Stored data
'''
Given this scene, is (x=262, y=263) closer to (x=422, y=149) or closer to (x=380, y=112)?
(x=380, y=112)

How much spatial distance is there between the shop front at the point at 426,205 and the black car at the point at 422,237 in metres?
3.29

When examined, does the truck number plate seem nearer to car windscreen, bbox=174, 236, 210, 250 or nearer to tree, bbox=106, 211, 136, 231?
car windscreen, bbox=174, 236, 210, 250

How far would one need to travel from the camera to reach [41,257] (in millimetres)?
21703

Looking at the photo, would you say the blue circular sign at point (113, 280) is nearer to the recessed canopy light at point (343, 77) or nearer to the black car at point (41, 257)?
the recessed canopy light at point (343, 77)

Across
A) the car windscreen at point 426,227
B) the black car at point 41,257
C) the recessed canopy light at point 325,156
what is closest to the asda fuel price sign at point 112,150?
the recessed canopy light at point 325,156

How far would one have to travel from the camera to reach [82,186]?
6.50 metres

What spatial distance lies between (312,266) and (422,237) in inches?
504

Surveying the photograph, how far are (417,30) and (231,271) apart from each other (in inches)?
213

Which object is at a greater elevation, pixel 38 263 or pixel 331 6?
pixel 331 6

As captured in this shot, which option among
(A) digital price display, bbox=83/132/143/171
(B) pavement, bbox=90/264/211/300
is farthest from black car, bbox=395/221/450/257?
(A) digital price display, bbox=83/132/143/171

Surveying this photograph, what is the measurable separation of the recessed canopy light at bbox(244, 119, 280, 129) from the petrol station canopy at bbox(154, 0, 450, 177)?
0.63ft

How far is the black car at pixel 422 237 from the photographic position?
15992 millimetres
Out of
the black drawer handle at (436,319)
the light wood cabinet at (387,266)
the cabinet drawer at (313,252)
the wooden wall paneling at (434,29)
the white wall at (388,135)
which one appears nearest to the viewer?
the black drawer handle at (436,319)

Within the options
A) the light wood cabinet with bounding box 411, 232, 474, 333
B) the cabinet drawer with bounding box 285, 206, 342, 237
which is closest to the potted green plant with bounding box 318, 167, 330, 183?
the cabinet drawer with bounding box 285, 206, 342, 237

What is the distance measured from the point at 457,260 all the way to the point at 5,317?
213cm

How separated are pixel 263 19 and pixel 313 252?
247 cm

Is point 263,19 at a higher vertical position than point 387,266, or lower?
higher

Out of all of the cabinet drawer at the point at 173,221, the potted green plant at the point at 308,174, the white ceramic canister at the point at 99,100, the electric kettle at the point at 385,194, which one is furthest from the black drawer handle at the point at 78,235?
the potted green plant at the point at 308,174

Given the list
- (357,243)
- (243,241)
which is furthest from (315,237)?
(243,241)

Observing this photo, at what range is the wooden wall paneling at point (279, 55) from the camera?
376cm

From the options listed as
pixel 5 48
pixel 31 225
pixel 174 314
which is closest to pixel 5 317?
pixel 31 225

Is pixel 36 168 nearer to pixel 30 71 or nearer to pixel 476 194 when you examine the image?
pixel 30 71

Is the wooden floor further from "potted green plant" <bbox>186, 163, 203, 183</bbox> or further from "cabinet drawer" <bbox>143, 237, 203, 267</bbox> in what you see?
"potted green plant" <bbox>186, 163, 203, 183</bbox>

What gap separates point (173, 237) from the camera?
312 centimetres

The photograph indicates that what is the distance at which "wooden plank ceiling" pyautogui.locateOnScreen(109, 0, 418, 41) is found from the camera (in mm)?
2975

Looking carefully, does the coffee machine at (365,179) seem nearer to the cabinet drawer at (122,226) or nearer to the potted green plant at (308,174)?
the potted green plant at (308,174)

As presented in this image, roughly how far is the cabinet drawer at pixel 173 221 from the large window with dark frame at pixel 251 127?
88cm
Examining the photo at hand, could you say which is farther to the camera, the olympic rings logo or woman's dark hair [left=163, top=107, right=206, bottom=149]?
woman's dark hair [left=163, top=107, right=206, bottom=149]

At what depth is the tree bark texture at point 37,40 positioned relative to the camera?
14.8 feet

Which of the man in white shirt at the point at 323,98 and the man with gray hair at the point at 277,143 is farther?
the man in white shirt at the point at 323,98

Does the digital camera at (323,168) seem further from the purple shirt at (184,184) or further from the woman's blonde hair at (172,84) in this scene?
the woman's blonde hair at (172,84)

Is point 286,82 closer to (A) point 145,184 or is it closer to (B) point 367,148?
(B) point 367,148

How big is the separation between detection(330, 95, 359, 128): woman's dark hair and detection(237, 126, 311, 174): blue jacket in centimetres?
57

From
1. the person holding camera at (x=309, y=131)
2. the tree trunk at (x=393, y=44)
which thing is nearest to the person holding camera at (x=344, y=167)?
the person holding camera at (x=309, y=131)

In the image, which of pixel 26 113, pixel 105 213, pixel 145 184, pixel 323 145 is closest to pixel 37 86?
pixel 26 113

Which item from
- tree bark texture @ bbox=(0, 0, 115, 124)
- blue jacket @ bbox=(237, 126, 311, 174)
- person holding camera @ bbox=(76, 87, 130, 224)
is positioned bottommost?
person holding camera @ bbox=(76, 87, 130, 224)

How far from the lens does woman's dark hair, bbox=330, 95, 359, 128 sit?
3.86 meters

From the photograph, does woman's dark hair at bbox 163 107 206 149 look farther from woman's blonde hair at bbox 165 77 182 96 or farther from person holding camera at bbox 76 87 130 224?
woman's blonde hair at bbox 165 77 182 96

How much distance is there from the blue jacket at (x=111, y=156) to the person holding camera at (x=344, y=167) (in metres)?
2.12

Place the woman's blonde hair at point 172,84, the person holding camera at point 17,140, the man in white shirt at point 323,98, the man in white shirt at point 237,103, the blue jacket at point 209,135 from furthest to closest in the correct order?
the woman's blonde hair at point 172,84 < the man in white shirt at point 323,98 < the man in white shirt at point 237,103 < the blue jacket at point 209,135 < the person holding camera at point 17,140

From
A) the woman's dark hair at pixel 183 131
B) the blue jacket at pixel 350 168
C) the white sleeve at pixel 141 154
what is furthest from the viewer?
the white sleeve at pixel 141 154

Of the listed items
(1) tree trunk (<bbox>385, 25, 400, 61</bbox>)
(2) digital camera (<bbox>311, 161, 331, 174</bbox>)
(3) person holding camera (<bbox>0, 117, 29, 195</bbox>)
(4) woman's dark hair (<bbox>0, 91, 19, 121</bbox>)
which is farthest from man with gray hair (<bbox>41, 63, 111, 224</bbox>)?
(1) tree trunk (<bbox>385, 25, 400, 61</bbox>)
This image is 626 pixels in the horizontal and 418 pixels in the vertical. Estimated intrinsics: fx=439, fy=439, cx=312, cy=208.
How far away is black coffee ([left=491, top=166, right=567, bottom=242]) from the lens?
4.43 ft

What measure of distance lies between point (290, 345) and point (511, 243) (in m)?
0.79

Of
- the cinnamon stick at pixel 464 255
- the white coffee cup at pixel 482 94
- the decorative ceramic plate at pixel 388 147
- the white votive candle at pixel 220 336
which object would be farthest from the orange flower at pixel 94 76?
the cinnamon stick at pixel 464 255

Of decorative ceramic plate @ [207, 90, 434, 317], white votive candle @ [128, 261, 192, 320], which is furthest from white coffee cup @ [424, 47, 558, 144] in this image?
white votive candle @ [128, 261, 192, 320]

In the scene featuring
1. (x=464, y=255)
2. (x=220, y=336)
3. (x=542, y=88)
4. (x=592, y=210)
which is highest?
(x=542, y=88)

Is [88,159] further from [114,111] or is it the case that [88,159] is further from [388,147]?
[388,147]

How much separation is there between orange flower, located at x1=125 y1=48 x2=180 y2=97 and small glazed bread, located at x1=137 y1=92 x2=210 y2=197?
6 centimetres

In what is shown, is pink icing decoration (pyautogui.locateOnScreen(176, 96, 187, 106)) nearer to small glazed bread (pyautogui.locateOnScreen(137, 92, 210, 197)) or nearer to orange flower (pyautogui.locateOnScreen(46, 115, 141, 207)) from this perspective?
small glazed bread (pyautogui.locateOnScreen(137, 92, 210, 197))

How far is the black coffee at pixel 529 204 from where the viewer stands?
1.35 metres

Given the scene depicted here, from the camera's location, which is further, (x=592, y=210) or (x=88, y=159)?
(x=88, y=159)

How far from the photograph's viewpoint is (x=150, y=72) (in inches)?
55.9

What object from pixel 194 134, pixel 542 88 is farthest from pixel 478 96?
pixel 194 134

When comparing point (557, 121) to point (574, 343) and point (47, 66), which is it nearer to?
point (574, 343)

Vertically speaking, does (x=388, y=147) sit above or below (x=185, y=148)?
'''
'''
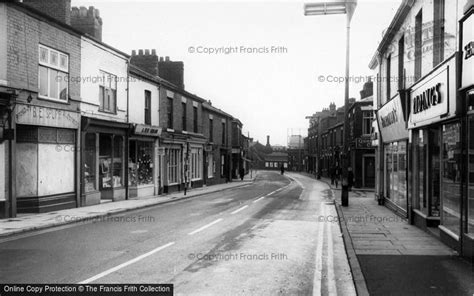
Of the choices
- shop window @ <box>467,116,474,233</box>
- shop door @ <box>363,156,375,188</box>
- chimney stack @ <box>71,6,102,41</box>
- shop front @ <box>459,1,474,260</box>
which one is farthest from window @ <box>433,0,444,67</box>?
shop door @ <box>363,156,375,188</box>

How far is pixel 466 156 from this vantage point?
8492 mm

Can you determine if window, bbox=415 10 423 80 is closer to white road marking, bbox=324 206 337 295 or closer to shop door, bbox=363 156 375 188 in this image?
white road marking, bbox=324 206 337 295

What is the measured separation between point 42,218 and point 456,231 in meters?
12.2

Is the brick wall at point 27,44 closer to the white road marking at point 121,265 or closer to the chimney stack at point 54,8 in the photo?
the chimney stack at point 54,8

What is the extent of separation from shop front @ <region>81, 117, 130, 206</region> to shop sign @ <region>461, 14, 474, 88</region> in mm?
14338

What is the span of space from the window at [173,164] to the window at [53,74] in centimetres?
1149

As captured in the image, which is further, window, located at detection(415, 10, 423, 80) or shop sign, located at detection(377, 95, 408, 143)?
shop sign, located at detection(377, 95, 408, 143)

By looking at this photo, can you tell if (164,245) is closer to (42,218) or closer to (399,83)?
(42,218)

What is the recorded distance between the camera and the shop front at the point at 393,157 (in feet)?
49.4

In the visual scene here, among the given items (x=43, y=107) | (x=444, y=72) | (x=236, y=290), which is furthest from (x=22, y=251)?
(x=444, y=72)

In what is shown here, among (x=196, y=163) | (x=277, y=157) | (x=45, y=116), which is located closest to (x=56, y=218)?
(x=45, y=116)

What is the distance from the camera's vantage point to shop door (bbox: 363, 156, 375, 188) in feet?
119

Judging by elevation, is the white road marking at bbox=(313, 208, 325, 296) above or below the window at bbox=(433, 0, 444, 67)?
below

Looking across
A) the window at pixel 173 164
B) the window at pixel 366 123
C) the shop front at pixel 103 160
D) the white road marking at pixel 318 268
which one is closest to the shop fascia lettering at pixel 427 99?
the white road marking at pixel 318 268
'''
### [WHAT TO WORK ON]
State how many lines of the items contain the string "spatial", treating uppercase and lowercase as distinct, and give only the number.

### [EXERCISE RESULT]
2